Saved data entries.

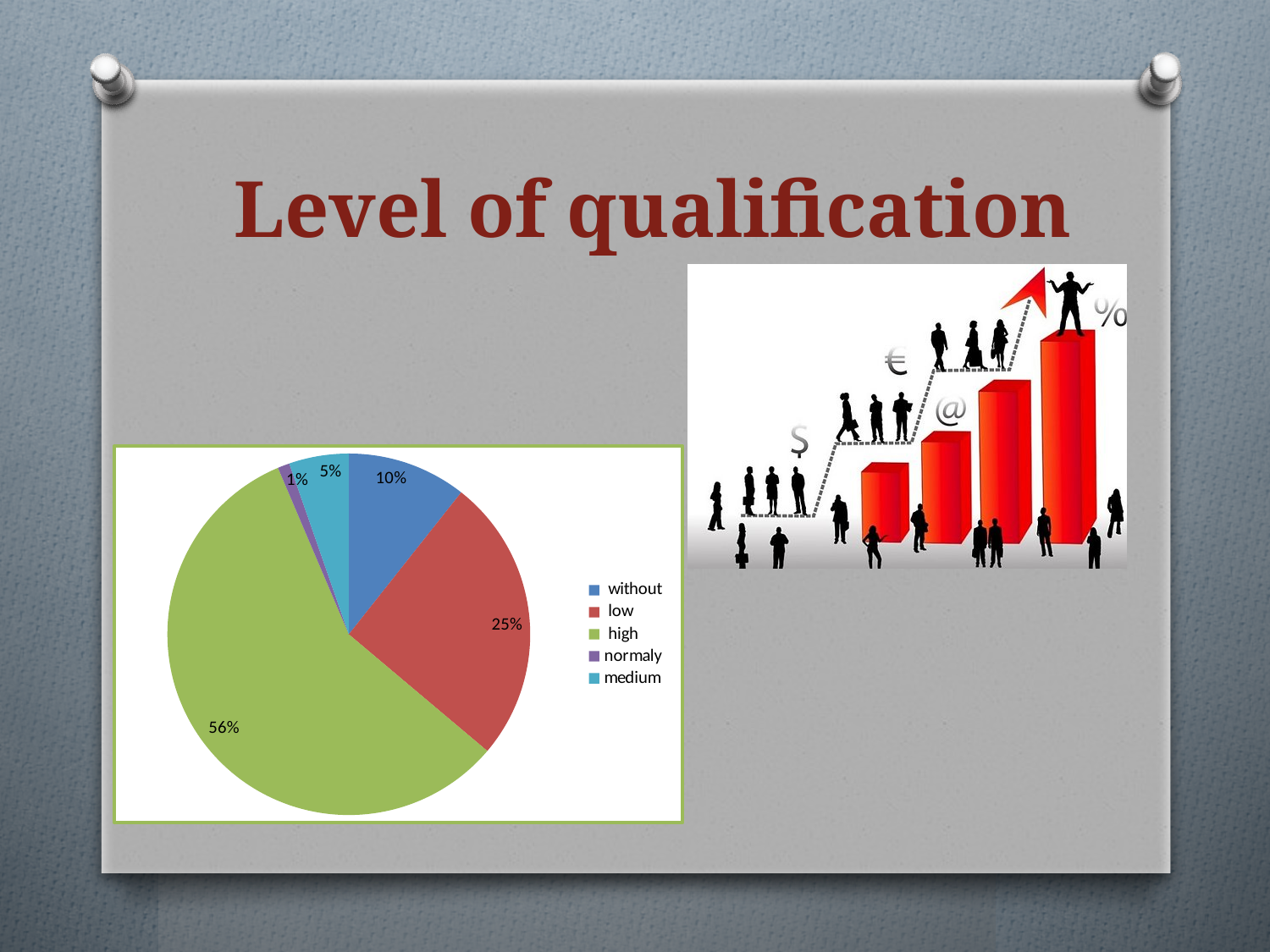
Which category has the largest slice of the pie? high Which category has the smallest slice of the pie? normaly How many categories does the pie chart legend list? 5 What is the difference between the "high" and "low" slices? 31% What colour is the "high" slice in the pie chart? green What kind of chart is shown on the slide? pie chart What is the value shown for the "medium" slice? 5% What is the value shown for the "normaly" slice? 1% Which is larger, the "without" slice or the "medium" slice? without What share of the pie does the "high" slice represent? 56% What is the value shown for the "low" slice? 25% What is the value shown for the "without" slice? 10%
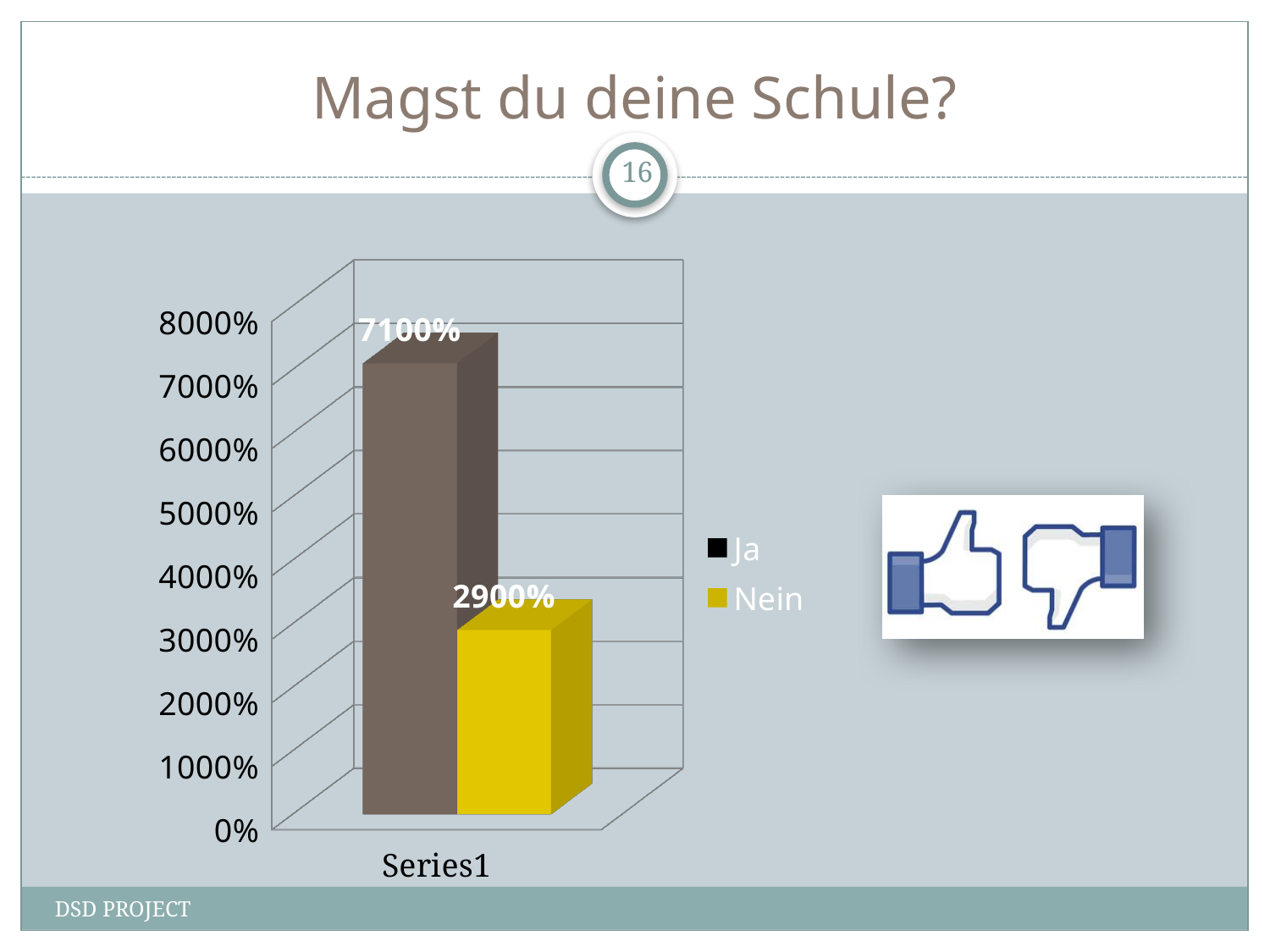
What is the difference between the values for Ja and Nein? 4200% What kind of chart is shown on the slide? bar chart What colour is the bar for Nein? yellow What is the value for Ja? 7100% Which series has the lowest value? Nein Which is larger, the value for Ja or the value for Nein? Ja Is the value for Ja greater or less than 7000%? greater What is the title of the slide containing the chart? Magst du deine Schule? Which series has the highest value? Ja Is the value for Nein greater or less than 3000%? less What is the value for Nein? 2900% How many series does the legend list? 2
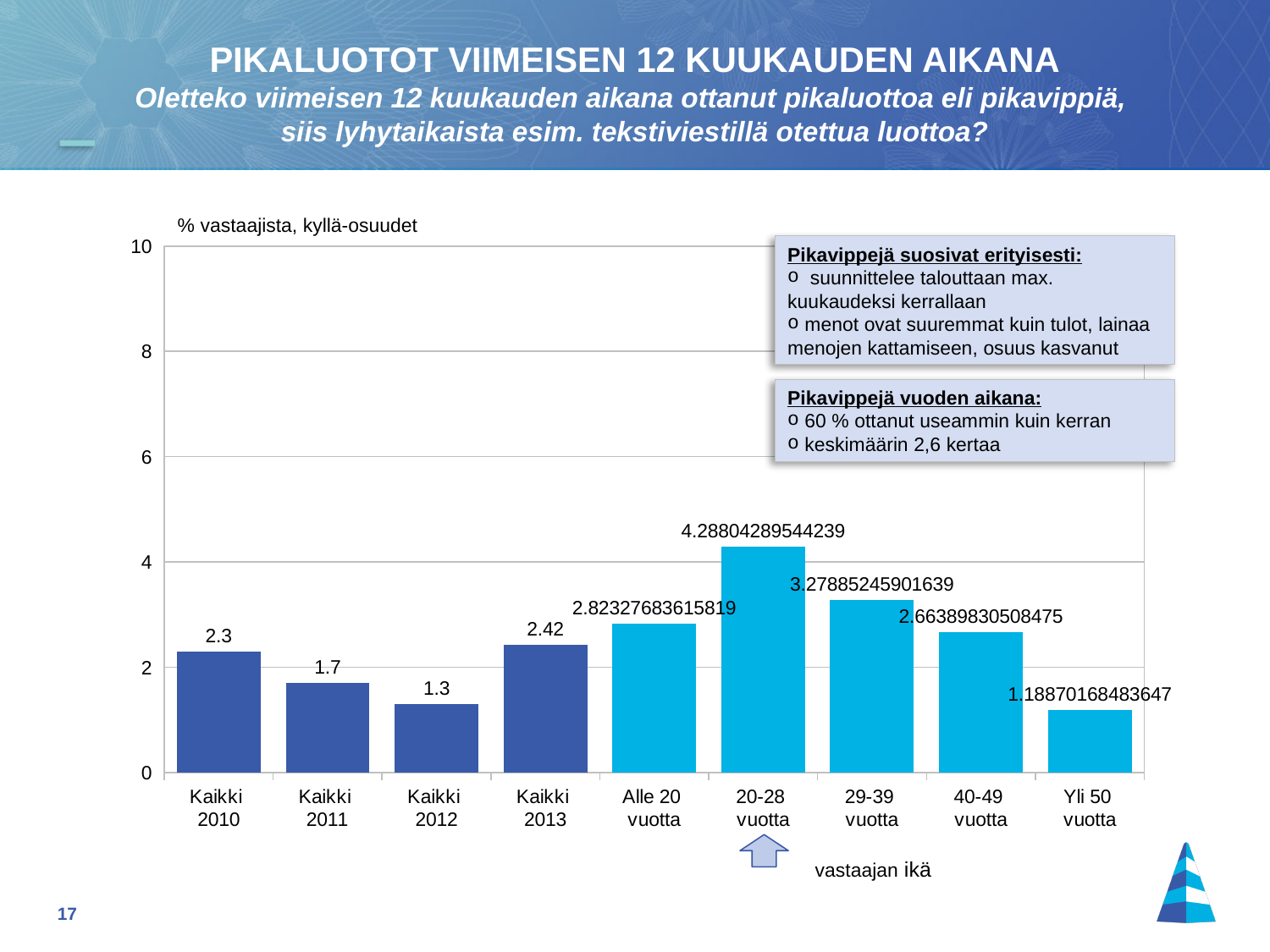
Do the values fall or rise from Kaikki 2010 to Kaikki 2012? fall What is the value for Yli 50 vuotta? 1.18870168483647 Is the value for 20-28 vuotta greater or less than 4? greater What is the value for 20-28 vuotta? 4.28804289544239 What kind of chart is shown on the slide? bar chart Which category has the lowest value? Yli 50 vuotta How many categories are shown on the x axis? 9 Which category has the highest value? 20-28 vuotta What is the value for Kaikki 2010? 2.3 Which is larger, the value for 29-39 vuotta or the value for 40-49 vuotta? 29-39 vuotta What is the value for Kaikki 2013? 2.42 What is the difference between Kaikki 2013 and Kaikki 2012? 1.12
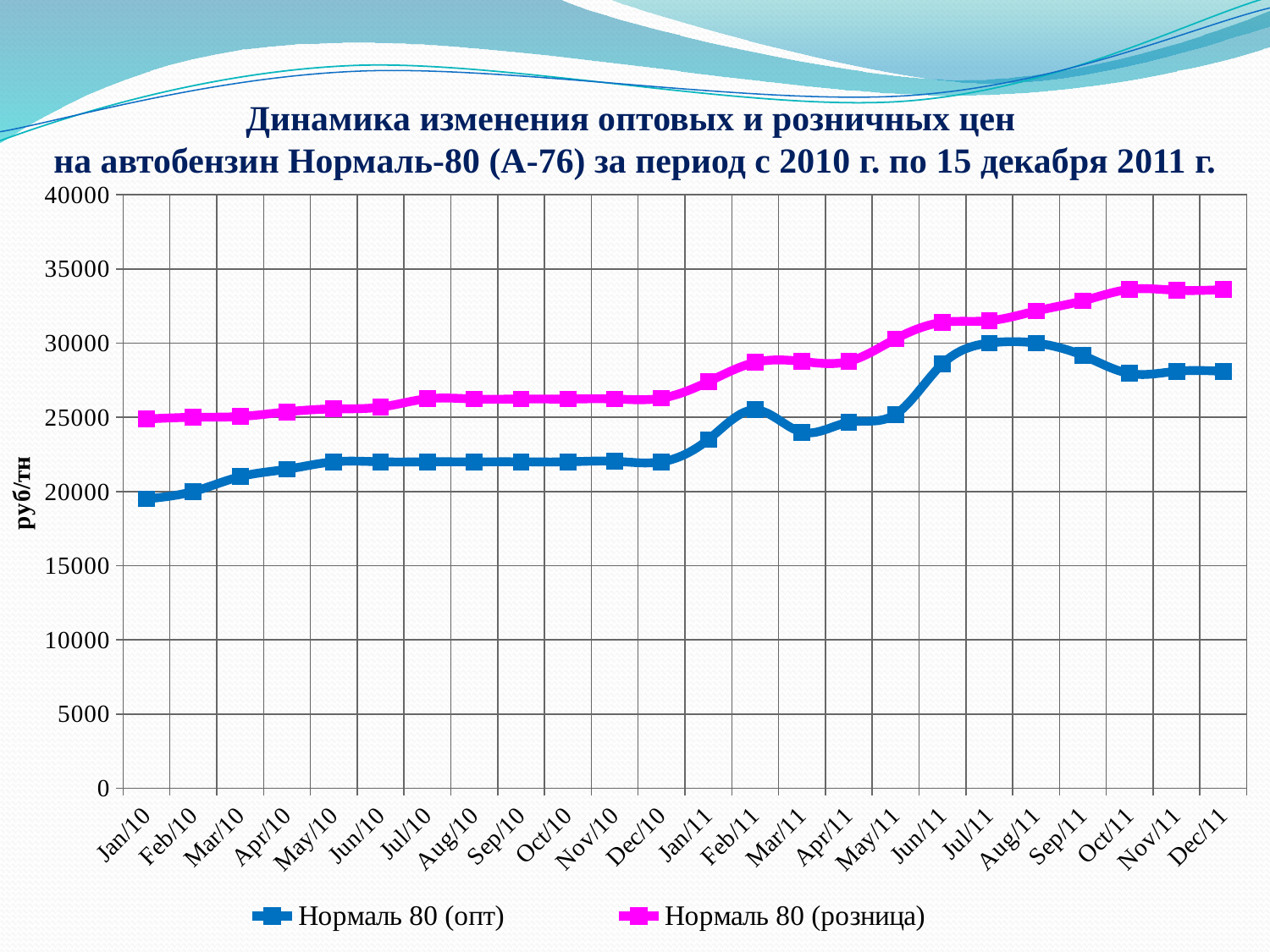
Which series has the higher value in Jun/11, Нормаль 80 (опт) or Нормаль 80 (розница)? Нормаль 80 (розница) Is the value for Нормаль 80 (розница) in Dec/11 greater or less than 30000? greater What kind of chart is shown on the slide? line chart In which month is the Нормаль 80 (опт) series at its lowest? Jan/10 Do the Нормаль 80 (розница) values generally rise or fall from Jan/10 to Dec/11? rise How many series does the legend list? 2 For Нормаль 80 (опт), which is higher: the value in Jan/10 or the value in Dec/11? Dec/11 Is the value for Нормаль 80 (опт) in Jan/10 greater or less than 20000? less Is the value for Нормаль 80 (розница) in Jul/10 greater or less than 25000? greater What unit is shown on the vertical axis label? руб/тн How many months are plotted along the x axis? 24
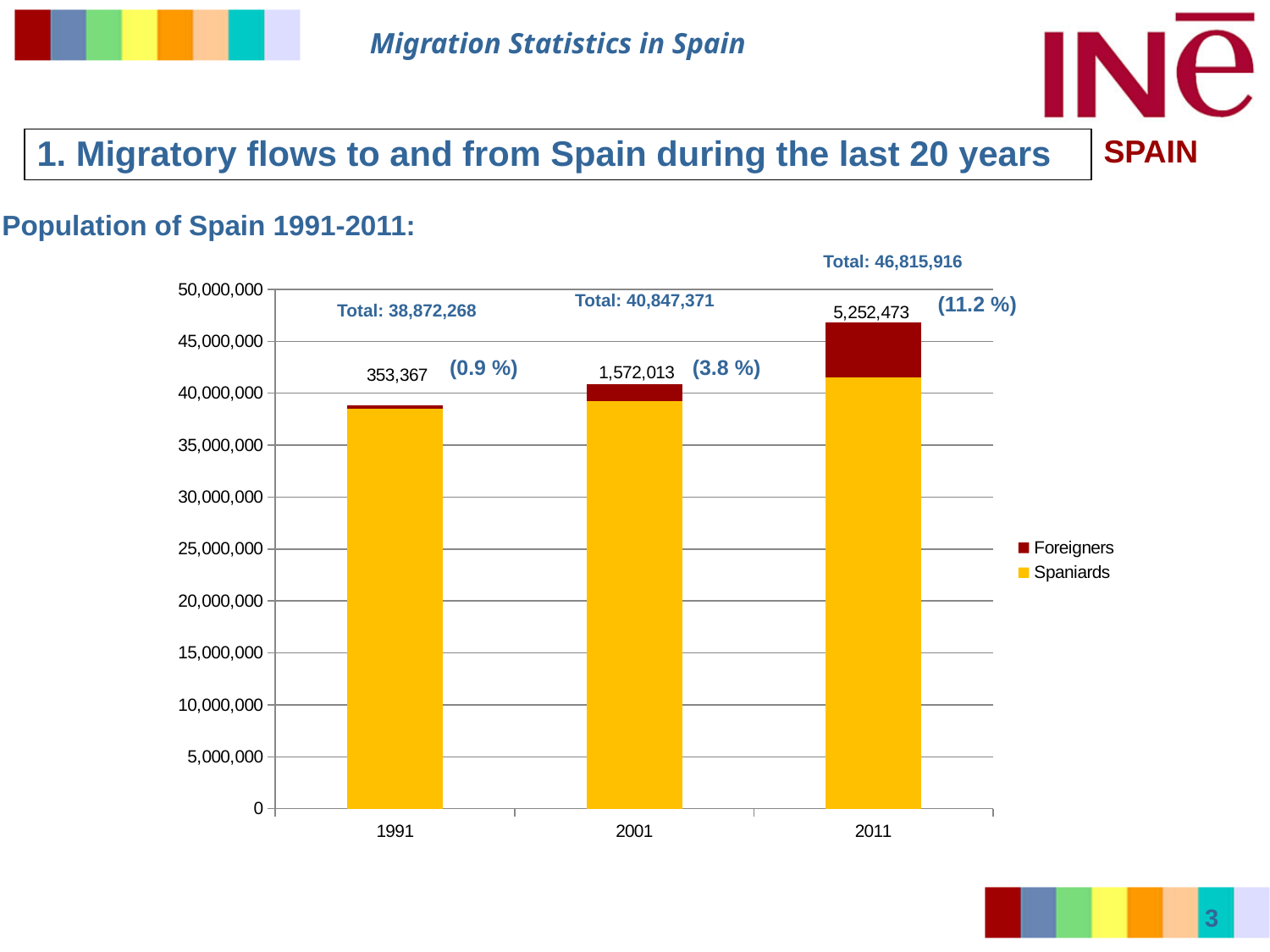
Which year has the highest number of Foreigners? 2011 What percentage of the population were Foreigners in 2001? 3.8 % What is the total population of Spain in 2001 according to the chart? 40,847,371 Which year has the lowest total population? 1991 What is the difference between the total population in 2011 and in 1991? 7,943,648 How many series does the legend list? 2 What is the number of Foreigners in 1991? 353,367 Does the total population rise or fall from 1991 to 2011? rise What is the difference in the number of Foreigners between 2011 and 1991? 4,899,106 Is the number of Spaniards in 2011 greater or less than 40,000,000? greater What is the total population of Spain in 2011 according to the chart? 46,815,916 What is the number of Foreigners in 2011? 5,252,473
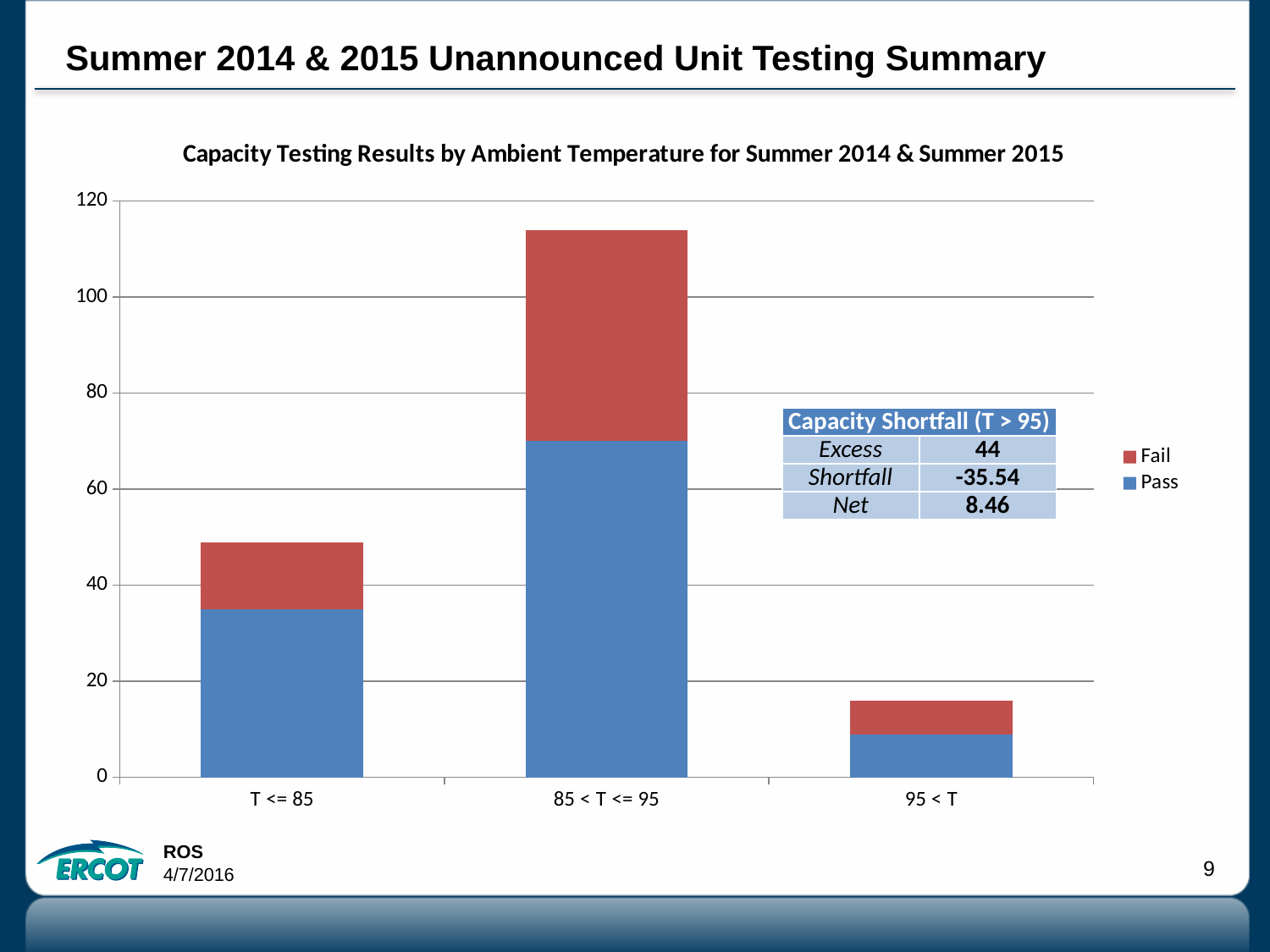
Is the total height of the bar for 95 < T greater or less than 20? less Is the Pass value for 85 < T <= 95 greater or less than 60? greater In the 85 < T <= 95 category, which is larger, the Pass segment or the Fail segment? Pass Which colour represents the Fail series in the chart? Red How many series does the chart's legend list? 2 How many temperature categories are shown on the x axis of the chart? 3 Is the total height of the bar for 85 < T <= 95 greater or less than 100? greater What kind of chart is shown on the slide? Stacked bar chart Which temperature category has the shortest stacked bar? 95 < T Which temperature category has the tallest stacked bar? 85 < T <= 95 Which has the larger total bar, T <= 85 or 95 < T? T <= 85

TASK INSTRUCTIONS.
Reproduce all six rows above word for word, leaving out the pictures.

RESPONSE TO THIS EXERCISE.
Which category has the largest slice of the pie? high Which category has the smallest slice of the pie? normaly How many categories does the pie chart legend list? 5 What is the difference between the "high" and "low" slices? 31% What colour is the "high" slice in the pie chart? green What kind of chart is shown on the slide? pie chart What is the value shown for the "medium" slice? 5% What is the value shown for the "normaly" slice? 1% Which is larger, the "without" slice or the "medium" slice? without What share of the pie does the "high" slice represent? 56% What is the value shown for the "low" slice? 25% What is the value shown for the "without" slice? 10%
What is the difference between the values for Ja and Nein? 4200% What kind of chart is shown on the slide? bar chart What colour is the bar for Nein? yellow What is the value for Ja? 7100% Which series has the lowest value? Nein Which is larger, the value for Ja or the value for Nein? Ja Is the value for Ja greater or less than 7000%? greater What is the title of the slide containing the chart? Magst du deine Schule? Which series has the highest value? Ja Is the value for Nein greater or less than 3000%? less What is the value for Nein? 2900% How many series does the legend list? 2
Do the values fall or rise from Kaikki 2010 to Kaikki 2012? fall What is the value for Yli 50 vuotta? 1.18870168483647 Is the value for 20-28 vuotta greater or less than 4? greater What is the value for 20-28 vuotta? 4.28804289544239 What kind of chart is shown on the slide? bar chart Which category has the lowest value? Yli 50 vuotta How many categories are shown on the x axis? 9 Which category has the highest value? 20-28 vuotta What is the value for Kaikki 2010? 2.3 Which is larger, the value for 29-39 vuotta or the value for 40-49 vuotta? 29-39 vuotta What is the value for Kaikki 2013? 2.42 What is the difference between Kaikki 2013 and Kaikki 2012? 1.12
Which series has the higher value in Jun/11, Нормаль 80 (опт) or Нормаль 80 (розница)? Нормаль 80 (розница) Is the value for Нормаль 80 (розница) in Dec/11 greater or less than 30000? greater What kind of chart is shown on the slide? line chart In which month is the Нормаль 80 (опт) series at its lowest? Jan/10 Do the Нормаль 80 (розница) values generally rise or fall from Jan/10 to Dec/11? rise How many series does the legend list? 2 For Нормаль 80 (опт), which is higher: the value in Jan/10 or the value in Dec/11? Dec/11 Is the value for Нормаль 80 (опт) in Jan/10 greater or less than 20000? less Is the value for Нормаль 80 (розница) in Jul/10 greater or less than 25000? greater What unit is shown on the vertical axis label? руб/тн How many months are plotted along the x axis? 24
Which year has the highest number of Foreigners? 2011 What percentage of the population were Foreigners in 2001? 3.8 % What is the total population of Spain in 2001 according to the chart? 40,847,371 Which year has the lowest total population? 1991 What is the difference between the total population in 2011 and in 1991? 7,943,648 How many series does the legend list? 2 What is the number of Foreigners in 1991? 353,367 Does the total population rise or fall from 1991 to 2011? rise What is the difference in the number of Foreigners between 2011 and 1991? 4,899,106 Is the number of Spaniards in 2011 greater or less than 40,000,000? greater What is the total population of Spain in 2011 according to the chart? 46,815,916 What is the number of Foreigners in 2011? 5,252,473
Is the total height of the bar for 95 < T greater or less than 20? less Is the Pass value for 85 < T <= 95 greater or less than 60? greater In the 85 < T <= 95 category, which is larger, the Pass segment or the Fail segment? Pass Which colour represents the Fail series in the chart? Red How many series does the chart's legend list? 2 How many temperature categories are shown on the x axis of the chart? 3 Is the total height of the bar for 85 < T <= 95 greater or less than 100? greater What kind of chart is shown on the slide? Stacked bar chart Which temperature category has the shortest stacked bar? 95 < T Which temperature category has the tallest stacked bar? 85 < T <= 95 Which has the larger total bar, T <= 85 or 95 < T? T <= 85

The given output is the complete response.